### Work to complete
Copy the listing below line for line, without changing any character.

### Available records
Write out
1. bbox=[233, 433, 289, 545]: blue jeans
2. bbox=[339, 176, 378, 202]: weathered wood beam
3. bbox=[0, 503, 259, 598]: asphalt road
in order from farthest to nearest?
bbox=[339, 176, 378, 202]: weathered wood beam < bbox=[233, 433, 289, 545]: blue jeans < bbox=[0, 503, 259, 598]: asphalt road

### Finished exercise
Write out
1. bbox=[233, 433, 289, 545]: blue jeans
2. bbox=[339, 176, 378, 202]: weathered wood beam
3. bbox=[0, 503, 259, 598]: asphalt road
in order from farthest to nearest?
bbox=[339, 176, 378, 202]: weathered wood beam < bbox=[233, 433, 289, 545]: blue jeans < bbox=[0, 503, 259, 598]: asphalt road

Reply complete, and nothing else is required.